On one hand, digital humanities projects emerged having data as focal point of the research and as enabler of novel approaches to humanistic enquiry. Notable examples are the LED Project (Adamou, 2014), drawing on LOD published by The Open University (Daga, 2016), and Pelagios (Isaksen, 2014), aiming at building a hub of geospatial data about the ancient world. However, the potential for data reuse seems to remain largely unexploited. In many DH projects, data is linked through user interfaces as hypertexts with minimal support for RDF and SPARQL. Too often, the
data side of LD is left out as future work.

On the other hand, Semantic Web researchers contribute tools to support scholars in dealing with LD (e.g. Adamou, 2014; Hyvönen, 2012; Hoekstra, 2016; Lodi, 2017).

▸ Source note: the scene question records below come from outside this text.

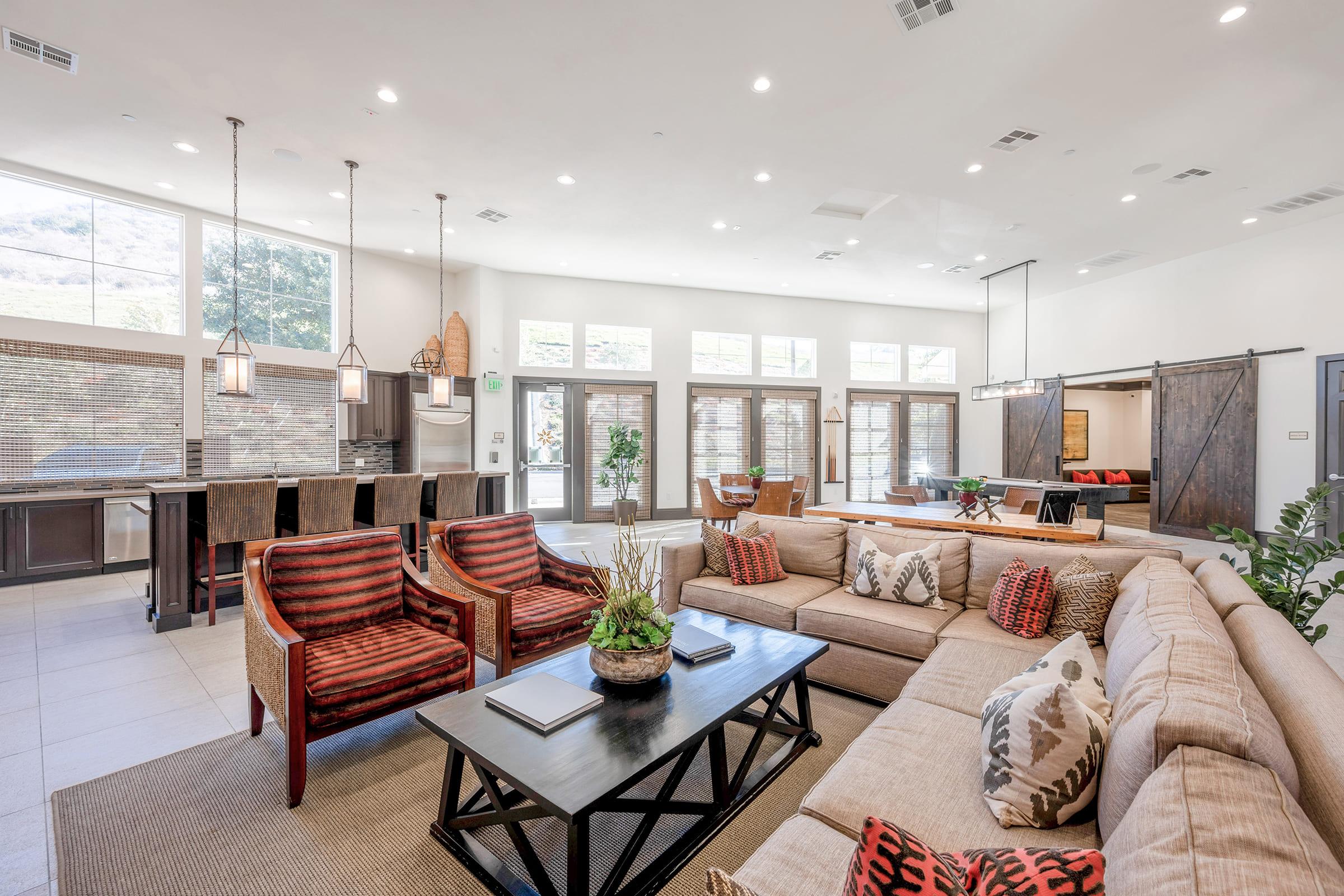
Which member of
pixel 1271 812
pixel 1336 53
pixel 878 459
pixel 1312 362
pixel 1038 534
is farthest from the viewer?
pixel 878 459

The variety of use cases and endeavours is well testified in the proceedings of the WHiSe workshop (Adamou, 2016), reaching the third edition this year.

Workshop on Humanities in the Semantic Web (WHiSe):
http://whise.kmi.open.ac.uk/

These span from cultural heritage (Bojars, 2016), historical datasets (Hoekstra, 2016), biographical data (Leskinen, 2017), the ancient world, music (Daquino, 2017) and musicology (Nurmikko-Fuller, 2016), on reflecting about methodological aspects (De Roure, 2016). Indeed, Humanities can be a land of opportunities for SW researchers, a space where the Semantic Web vision can be tested by challenging requirements coming from sophisticated, highly specialised domains of enquiry.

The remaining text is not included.